Water Quality Monitoring for Disease Prediction using Machine Learning

  • Prajakta Patil, Sukanya More, Atharv Deshpande , Harshal Todkar ,Sanjeev Wagh


Access to pure drinking water and sanitation has been marked as a fundamental human right as „The Human Right to Water and Sanitation‟ by the United Nations General Assembly on 28 July 2010. Water related diseases are the primary cause of diseases and deaths around the world with more than 3.4 million deaths per year. Lack of monitoring of water sources and inability to anticipate the proliferation of waterborne diseases are found at the root of these deaths. There has been a compelling need for disease prediction based on water quality. The present study was focused on monitoring of water quality parameters and using these parameters to predict probable waterborne diseases. The main objective of study was to apply machine learning techniques to water quality data in order to make predictions about waterborne diseases.
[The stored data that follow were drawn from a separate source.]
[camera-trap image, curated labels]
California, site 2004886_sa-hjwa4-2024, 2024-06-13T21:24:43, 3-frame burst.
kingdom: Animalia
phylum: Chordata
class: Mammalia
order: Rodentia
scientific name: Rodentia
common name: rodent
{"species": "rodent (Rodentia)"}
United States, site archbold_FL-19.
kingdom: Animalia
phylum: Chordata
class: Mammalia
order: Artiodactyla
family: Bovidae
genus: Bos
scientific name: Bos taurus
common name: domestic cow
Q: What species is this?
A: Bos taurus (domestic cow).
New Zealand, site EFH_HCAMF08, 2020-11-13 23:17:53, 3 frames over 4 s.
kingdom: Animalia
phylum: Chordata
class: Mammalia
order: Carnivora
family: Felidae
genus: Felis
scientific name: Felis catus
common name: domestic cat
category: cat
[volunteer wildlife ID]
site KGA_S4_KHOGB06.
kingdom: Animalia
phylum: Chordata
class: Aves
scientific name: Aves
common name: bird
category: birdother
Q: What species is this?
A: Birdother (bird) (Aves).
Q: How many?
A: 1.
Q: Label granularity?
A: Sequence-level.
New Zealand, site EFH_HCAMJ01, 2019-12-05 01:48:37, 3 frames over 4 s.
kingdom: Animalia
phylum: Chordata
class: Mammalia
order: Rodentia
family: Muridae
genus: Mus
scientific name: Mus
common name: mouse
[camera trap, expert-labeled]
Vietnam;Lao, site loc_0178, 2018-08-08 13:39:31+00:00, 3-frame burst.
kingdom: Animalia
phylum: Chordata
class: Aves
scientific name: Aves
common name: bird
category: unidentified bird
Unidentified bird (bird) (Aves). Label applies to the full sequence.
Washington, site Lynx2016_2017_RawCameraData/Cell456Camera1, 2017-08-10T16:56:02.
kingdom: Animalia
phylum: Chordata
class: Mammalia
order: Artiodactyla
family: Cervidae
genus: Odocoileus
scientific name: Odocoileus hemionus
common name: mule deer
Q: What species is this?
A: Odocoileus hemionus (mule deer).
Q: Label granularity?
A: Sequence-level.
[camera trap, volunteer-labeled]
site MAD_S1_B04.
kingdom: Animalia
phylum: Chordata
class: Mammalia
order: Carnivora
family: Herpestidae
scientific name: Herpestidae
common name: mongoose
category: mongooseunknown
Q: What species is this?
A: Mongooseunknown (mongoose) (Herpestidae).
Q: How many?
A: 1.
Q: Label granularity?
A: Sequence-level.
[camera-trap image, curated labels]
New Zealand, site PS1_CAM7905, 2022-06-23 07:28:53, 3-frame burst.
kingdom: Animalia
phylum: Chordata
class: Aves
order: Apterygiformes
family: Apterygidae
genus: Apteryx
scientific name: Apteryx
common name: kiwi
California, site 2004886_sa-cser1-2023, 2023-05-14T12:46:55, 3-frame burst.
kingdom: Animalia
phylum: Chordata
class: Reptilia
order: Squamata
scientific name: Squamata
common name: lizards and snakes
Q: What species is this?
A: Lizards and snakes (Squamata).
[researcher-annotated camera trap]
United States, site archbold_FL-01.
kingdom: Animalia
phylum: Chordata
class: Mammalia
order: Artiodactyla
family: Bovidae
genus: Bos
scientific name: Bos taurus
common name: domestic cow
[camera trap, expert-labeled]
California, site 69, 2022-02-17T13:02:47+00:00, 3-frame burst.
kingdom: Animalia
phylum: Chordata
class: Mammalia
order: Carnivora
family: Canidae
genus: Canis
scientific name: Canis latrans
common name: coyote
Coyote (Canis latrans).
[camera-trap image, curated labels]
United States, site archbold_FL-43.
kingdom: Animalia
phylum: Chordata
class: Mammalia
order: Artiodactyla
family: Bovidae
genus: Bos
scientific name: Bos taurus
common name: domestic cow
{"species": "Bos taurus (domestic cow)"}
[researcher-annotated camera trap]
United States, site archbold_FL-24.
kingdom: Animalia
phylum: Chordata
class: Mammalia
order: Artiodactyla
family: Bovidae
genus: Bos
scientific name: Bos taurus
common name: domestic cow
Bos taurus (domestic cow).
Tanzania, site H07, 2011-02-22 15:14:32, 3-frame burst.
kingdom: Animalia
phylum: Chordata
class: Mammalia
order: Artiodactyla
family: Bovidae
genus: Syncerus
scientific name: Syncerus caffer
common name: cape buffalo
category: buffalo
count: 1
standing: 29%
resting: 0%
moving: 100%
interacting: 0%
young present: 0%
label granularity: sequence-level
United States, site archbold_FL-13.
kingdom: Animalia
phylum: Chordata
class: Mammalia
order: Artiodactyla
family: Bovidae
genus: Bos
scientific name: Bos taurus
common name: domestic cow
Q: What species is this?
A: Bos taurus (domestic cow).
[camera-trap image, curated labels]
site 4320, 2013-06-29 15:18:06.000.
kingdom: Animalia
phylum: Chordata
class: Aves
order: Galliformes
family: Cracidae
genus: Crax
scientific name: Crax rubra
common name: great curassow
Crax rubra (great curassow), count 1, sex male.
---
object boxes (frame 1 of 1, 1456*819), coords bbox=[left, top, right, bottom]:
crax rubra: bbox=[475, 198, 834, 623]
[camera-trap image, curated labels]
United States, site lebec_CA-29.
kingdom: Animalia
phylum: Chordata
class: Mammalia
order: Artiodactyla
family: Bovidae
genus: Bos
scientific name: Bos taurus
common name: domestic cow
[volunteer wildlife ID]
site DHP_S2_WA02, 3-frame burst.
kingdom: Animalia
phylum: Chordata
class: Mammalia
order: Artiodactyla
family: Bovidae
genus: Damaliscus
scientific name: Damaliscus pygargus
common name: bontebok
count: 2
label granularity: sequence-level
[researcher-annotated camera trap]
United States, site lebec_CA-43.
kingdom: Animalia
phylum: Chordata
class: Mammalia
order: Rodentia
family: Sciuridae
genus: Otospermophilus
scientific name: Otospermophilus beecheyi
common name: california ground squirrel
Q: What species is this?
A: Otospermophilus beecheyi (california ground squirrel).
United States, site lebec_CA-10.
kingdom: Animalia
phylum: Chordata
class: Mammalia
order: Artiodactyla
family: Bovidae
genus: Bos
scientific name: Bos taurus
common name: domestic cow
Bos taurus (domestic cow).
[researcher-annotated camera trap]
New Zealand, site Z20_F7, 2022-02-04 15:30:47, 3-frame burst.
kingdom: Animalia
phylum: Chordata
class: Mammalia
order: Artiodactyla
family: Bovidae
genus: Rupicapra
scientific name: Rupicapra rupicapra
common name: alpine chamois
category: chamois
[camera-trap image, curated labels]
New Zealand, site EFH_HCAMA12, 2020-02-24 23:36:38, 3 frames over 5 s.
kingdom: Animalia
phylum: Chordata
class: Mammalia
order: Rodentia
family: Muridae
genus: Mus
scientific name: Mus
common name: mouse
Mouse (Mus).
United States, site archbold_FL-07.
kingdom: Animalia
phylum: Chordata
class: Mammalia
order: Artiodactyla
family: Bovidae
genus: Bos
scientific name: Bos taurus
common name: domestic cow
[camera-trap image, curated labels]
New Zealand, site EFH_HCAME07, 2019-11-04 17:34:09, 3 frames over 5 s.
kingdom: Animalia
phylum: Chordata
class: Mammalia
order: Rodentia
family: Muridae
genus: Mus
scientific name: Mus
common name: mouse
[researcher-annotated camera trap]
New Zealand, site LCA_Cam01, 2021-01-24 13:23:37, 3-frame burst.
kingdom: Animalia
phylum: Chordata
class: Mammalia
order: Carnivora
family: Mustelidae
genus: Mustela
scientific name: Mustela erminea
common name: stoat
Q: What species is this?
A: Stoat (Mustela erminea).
The work involved collecting observations of some of the water quality parameters by leveraging the Internet of Things (IOT). The detailed data, involving observations of all the necessary parameters, was collected from the West Bengal Pollution Control Board’s Water Quality Information System. Gradient Boosting Classifier was trained and tested on collected data. The accuracy of result was found to be 0.92 and 0.95 on cross-validation and hold-out data, respectively. Once trained, the model started making predictions based on primary data. The predicted diseases were conveyed in the form of alerts using Push bullet service. The study thus proposed usability of water quality parameters in early prediction of water related diseases.